[Crawled caption data]
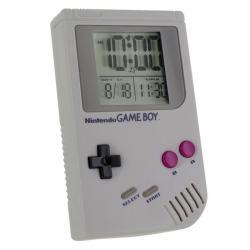 Reloj despertador Game Boy Nintendo - Imagen 1
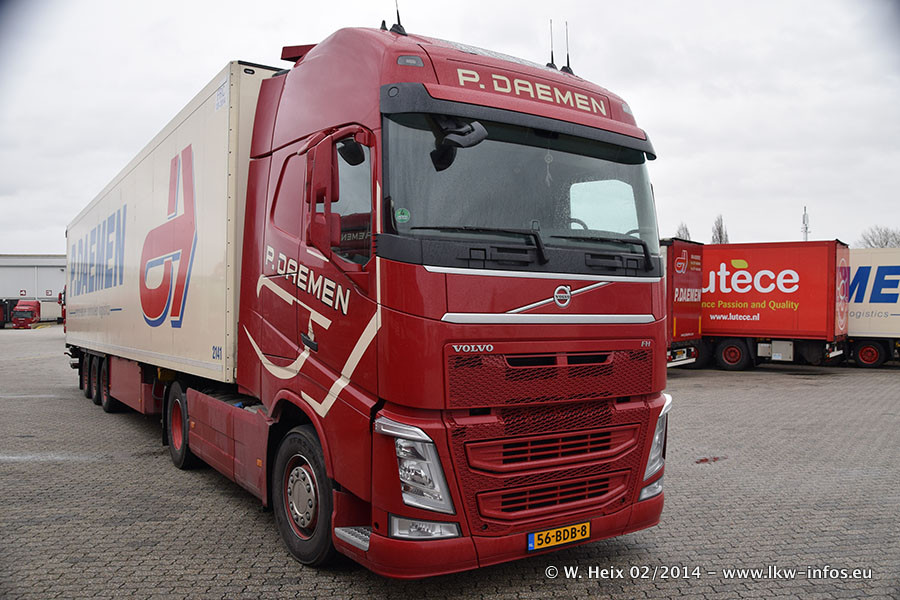 Daemen-Maasbree-20140208-105.jpg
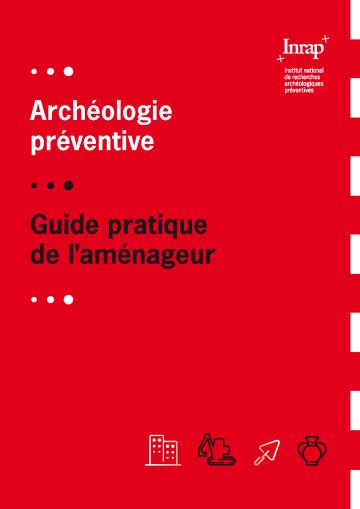 Guide aménageur 2019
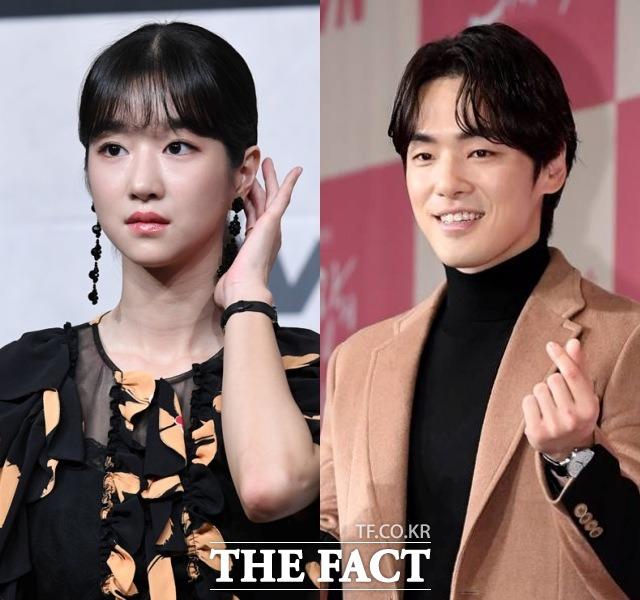 배우 김정현의 이미지 타격은 다른 누구도 아닌 본인 때문인데, 잘 모르는 모양이다. /더팩트 DB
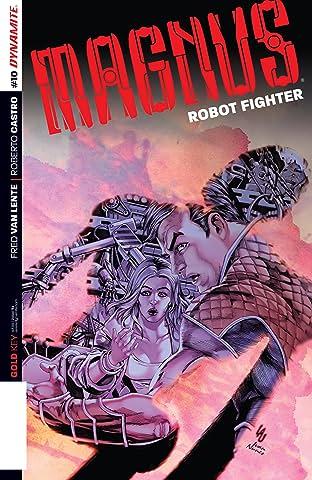 Magnus: Robot Fighter #10: Digital Exclusive Edition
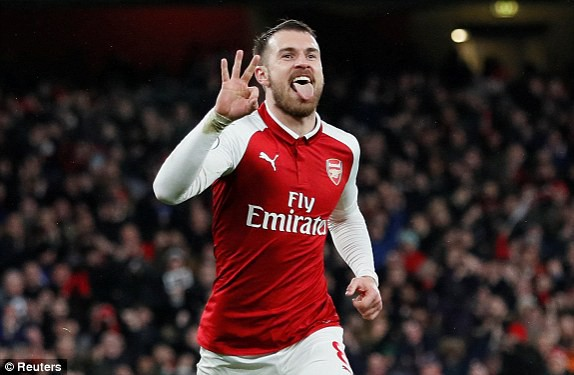 Hình ảnh: Ramsey có cú hat-trick ấn tượng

* [Work order]:
What is needed is every entry written out word for word, with no pictures.

* [Answer below]:
 Reloj despertador Game Boy Nintendo - Imagen 1
 Daemen-Maasbree-20140208-105.jpg
 Guide aménageur 2019
 배우 김정현의 이미지 타격은 다른 누구도 아닌 본인 때문인데, 잘 모르는 모양이다. /더팩트 DB
 Magnus: Robot Fighter #10: Digital Exclusive Edition
 Hình ảnh: Ramsey có cú hat-trick ấn tượng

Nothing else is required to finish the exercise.